Stated task: Exactly reproduce the lines from the line containing "Among all of" to the end of the data below, inclusive, and nothing else.

Dataset entries:
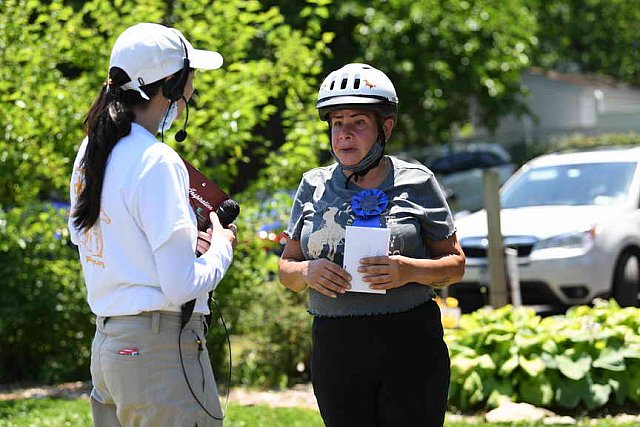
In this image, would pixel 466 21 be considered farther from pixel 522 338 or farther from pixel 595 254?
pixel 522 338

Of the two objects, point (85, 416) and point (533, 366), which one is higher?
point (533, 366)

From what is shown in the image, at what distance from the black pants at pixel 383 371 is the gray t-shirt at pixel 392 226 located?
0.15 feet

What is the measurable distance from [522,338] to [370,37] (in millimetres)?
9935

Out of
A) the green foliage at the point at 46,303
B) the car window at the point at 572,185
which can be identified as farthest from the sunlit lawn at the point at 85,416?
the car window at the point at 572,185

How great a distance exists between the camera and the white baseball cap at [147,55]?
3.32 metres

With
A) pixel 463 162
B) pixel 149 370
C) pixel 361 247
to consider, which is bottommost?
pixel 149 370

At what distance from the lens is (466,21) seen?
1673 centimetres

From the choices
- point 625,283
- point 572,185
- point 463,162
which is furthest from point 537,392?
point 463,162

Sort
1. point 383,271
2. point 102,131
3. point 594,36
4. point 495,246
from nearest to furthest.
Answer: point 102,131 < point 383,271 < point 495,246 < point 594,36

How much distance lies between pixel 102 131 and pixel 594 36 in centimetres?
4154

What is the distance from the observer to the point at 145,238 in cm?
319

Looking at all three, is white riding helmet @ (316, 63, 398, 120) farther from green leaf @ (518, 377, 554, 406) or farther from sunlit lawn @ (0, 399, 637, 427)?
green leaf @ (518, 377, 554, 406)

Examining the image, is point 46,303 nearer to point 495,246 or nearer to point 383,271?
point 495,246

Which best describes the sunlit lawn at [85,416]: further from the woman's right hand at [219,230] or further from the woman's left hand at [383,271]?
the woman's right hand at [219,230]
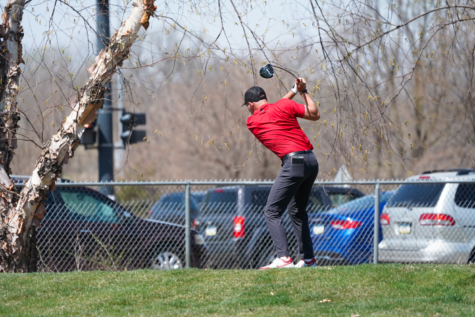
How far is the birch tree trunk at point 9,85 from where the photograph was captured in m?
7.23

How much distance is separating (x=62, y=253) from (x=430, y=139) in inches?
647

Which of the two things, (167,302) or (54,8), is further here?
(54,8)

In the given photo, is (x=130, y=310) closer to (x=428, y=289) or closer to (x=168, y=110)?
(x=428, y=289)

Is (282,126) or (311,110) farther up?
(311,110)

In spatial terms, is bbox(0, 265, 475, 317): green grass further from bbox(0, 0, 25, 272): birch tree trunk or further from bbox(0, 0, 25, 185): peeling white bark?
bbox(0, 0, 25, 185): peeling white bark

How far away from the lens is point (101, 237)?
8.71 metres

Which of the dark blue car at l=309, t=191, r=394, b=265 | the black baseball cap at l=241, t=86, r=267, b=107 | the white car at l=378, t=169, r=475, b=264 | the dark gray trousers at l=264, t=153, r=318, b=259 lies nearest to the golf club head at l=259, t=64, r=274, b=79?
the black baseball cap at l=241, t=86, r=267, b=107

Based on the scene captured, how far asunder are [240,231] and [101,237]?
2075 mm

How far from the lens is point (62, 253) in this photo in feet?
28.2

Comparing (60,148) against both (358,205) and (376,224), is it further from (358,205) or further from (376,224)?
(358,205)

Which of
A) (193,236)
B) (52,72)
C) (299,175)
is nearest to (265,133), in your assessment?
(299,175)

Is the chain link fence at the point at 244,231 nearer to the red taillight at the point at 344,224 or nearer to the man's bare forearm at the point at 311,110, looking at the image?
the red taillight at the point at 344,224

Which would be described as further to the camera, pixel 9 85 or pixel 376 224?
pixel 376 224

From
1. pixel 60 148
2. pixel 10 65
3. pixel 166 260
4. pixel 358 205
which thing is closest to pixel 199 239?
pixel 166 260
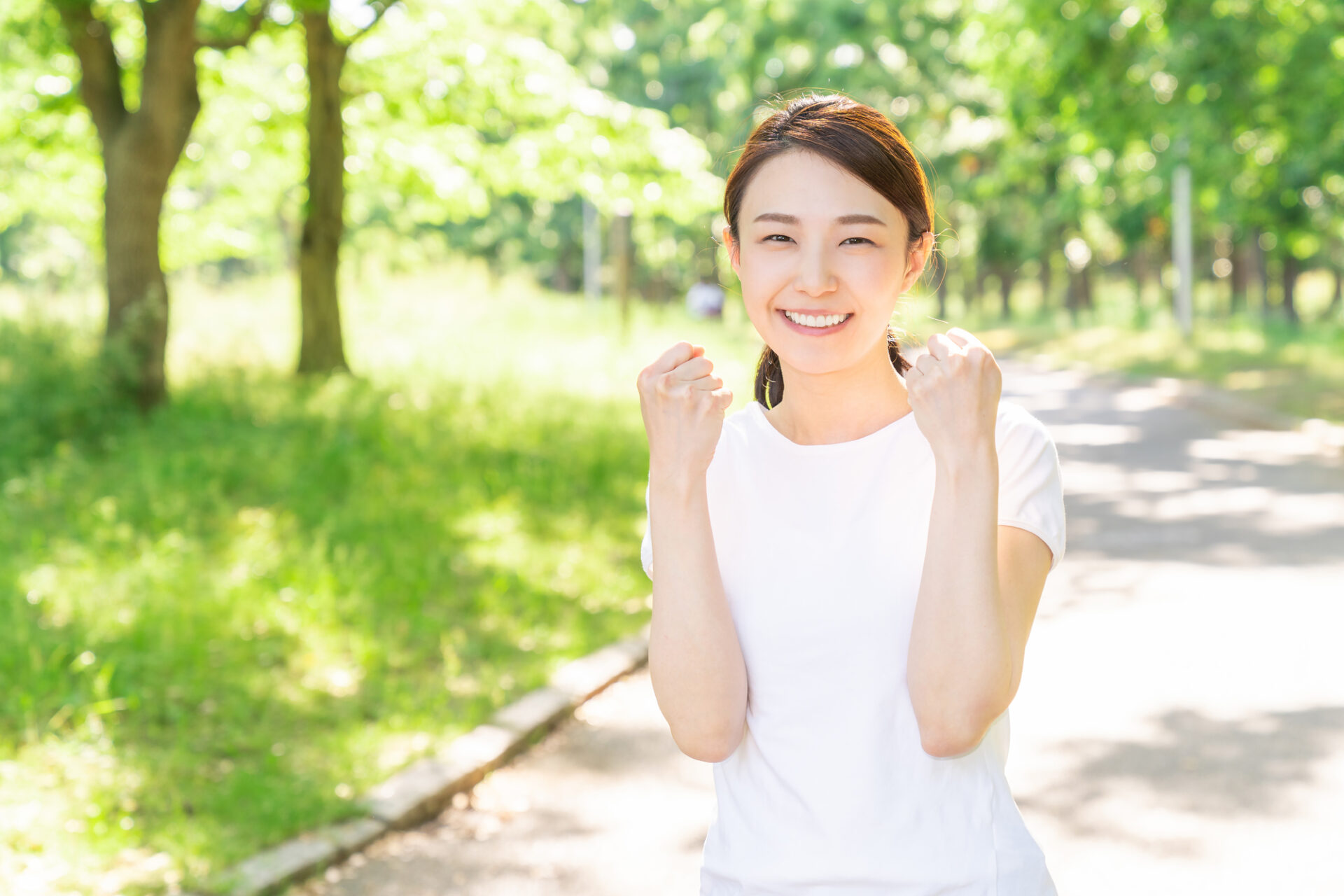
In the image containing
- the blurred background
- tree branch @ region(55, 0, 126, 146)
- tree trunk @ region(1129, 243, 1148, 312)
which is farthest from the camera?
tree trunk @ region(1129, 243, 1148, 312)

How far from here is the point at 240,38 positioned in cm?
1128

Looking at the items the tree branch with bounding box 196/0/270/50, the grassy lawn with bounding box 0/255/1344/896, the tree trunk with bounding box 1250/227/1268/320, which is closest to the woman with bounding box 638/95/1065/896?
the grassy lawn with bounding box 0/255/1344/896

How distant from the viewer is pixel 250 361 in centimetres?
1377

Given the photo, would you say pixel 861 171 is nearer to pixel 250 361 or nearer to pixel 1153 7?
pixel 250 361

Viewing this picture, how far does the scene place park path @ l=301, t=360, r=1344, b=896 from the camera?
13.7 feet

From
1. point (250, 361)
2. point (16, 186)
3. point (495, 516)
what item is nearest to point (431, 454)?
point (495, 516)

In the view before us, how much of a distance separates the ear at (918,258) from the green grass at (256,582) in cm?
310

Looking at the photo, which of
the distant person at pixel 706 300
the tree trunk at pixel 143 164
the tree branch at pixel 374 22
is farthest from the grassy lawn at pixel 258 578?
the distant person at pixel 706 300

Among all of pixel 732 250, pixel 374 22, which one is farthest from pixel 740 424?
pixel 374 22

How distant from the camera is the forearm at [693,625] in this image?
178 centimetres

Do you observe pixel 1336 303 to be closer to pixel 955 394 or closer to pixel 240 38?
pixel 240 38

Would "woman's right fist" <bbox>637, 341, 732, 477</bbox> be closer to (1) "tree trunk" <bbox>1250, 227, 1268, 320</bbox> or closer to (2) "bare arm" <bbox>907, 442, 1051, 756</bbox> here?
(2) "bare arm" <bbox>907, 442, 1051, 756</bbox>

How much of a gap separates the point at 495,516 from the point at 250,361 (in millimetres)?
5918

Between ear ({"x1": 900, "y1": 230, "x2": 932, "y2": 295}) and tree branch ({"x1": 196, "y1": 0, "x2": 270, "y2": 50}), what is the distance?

Written solution:
Among all of pixel 732 250, pixel 374 22, which one is farthest from pixel 740 424?
pixel 374 22

How distant from the camera is the forearm at [693,625] in this image?
178 centimetres

Do you observe pixel 1336 303 to be closer to pixel 955 394 or closer to pixel 240 38?
pixel 240 38

Would "woman's right fist" <bbox>637, 341, 732, 477</bbox> be closer to (1) "tree trunk" <bbox>1250, 227, 1268, 320</bbox> or closer to (2) "bare arm" <bbox>907, 442, 1051, 756</bbox> here?
(2) "bare arm" <bbox>907, 442, 1051, 756</bbox>

How much of a gap separates the point at 495,516 from the point at 250,361 (in millimetres)?
5918

Between ear ({"x1": 900, "y1": 230, "x2": 932, "y2": 295}) and tree branch ({"x1": 196, "y1": 0, "x2": 270, "y2": 50}), what is the distance?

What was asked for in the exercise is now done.